> **Action item**
Go to the line holding "防曬成分名 | 抗紫外線範圍 |" in the entries below and write out exactly every line down to and including the line holding "Mexoryl SX | UVA |".

> **Task input**
- - - - -

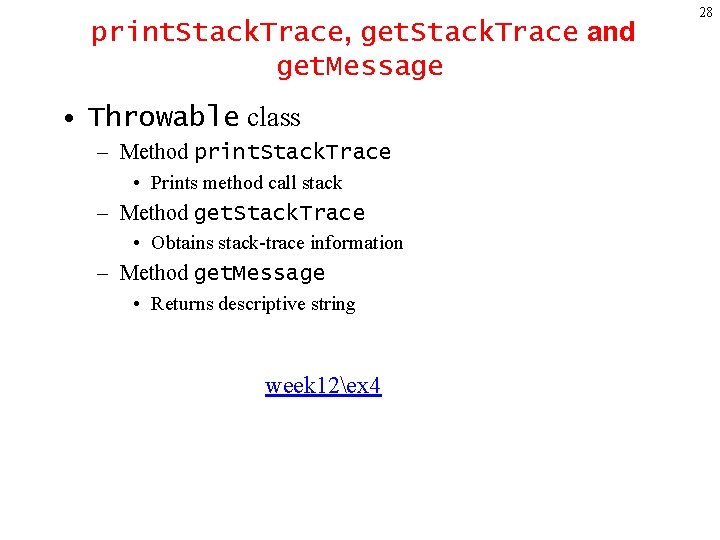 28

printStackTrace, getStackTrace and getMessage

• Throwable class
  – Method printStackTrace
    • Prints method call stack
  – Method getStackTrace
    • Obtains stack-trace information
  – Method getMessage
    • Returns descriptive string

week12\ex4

- - - - -

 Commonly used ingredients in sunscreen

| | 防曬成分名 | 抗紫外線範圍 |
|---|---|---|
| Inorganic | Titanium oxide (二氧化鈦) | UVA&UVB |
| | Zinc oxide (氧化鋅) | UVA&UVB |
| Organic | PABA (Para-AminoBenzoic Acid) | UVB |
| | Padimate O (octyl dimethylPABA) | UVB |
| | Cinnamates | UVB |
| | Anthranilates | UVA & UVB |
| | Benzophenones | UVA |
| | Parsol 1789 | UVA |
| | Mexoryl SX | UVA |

- - - - -

> **Written response**
| | 防曬成分名 | 抗紫外線範圍 |
|---|---|---|
| Inorganic | Titanium oxide (二氧化鈦) | UVA&UVB |
| | Zinc oxide (氧化鋅) | UVA&UVB |
| Organic | PABA (Para-AminoBenzoic Acid) | UVB |
| | Padimate O (octyl dimethylPABA) | UVB |
| | Cinnamates | UVB |
| | Anthranilates | UVA & UVB |
| | Benzophenones | UVA |
| | Parsol 1789 | UVA |
| | Mexoryl SX | UVA |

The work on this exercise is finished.